| Work instructions |
Answer these from the passage on the news blackout:
(a) How long was the blackout planned to last?
(b) Which attack did the writer learn about by overhearing a stranger?
(c) What form of transport did the writer avoid by walking between meetings?

| Passage to read |

= = =

So, I began a month-long blackout to test whether my regular news consumption – largely negative – was exacerbating anxious or depressed emotions. I turned off phone notifications, unsubscribed from newsletters, hid social media accounts and actively avoided social situations

The latter was by far the biggest feat. I felt unable to participate in conversations and, despite receiving wholehearted support from everyone around me, was ashamed of undertaking a seemingly selfish act when the world was in turmoil. Brexit was evolving, Greta Thunberg was fighting climate change and I had turned a blind eye.

I worried non-stop that others would judge me for ignorance or misinterpret my blackout for not caring

It was the London Bridge attack that gave gravitas to my decision. I was out of the country at the time and overheard a stranger talking about it, saying they’d been worried for their brother’s safety, especially as people had been killed. My heart sank. I had to ask what had happened (by this point, it was a few days post event) and felt lucky that my friends and family were safe, too. I’m not sure I would have forgiven myself otherwise.

Within days my anxiety conflated with frustration. One day I was pre-empting death, the next I struggled to make basic plans. I avoided tubes and walked for up to an hour between meetings in case everyone else had been warned of terrorist alerts that I hadn’t, or there were strikes that would throw me off. And have you ever tried to plan an outfit without weather forecasts?

= = =

| Given entries |
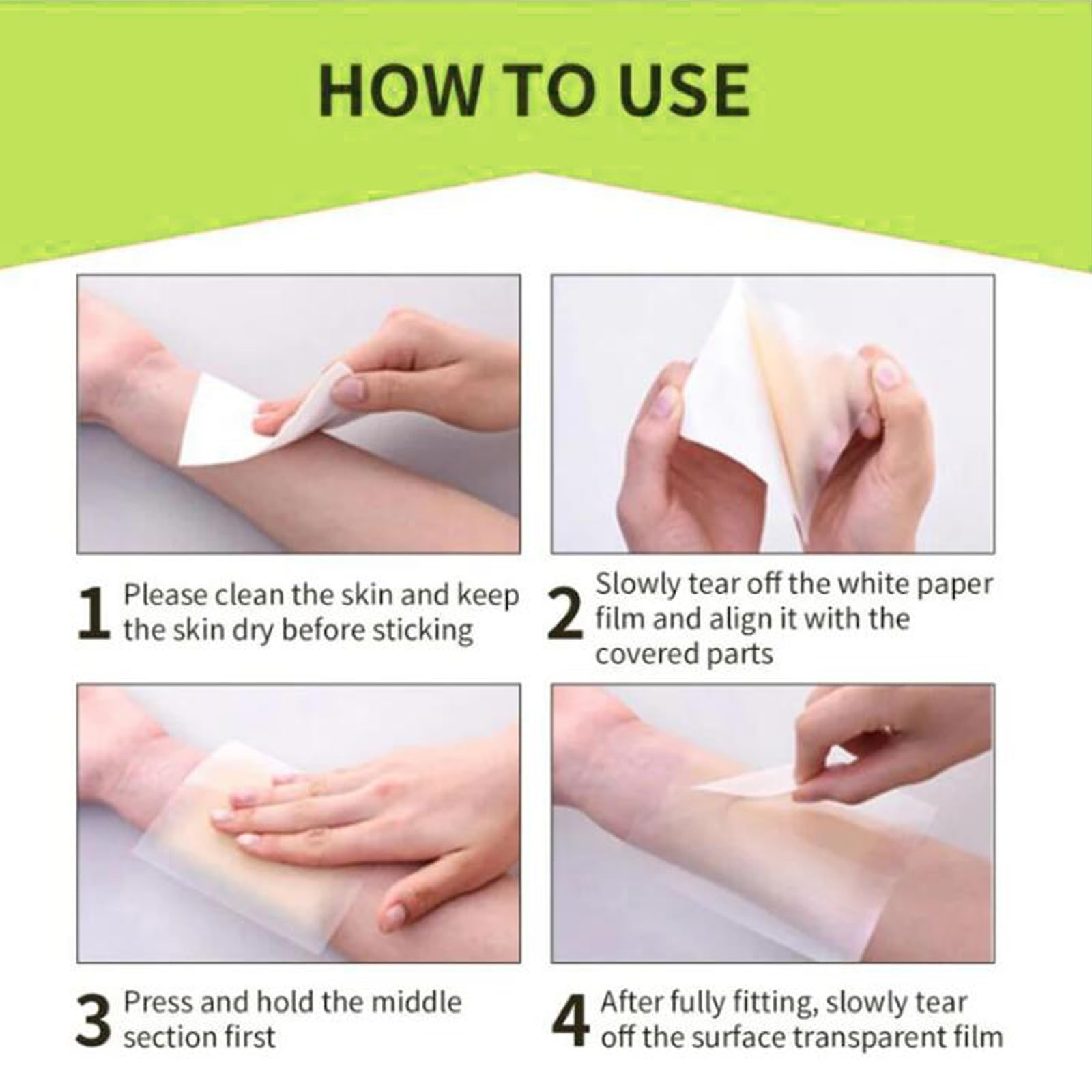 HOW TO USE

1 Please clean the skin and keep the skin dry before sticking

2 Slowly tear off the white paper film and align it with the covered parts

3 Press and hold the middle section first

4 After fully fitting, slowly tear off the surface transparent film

= = =

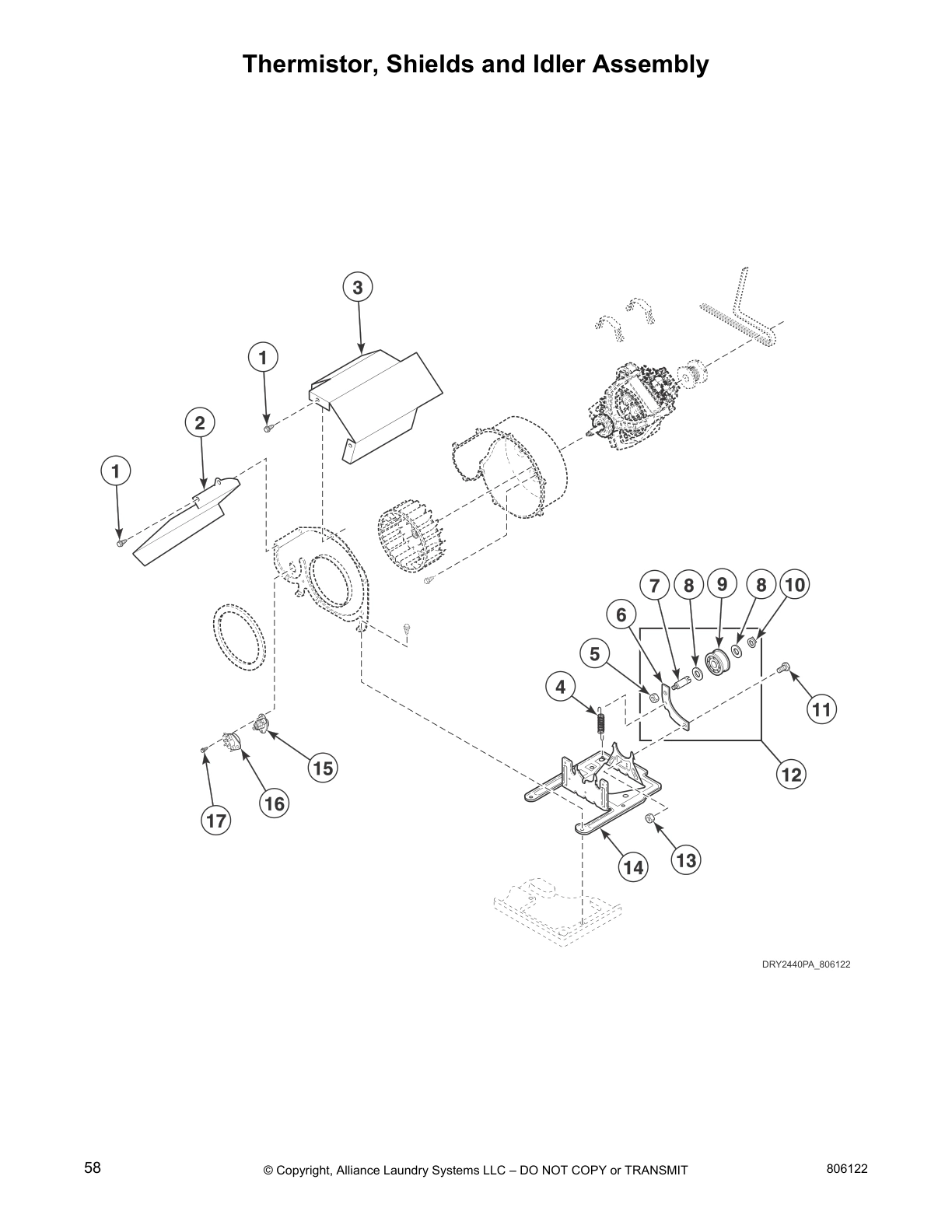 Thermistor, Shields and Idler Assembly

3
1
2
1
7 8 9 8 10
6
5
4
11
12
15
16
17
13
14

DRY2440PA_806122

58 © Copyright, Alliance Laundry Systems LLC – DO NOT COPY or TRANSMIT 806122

= = =

| Written reply |
(a) A month.
(b) The London Bridge attack.
(c) The tube.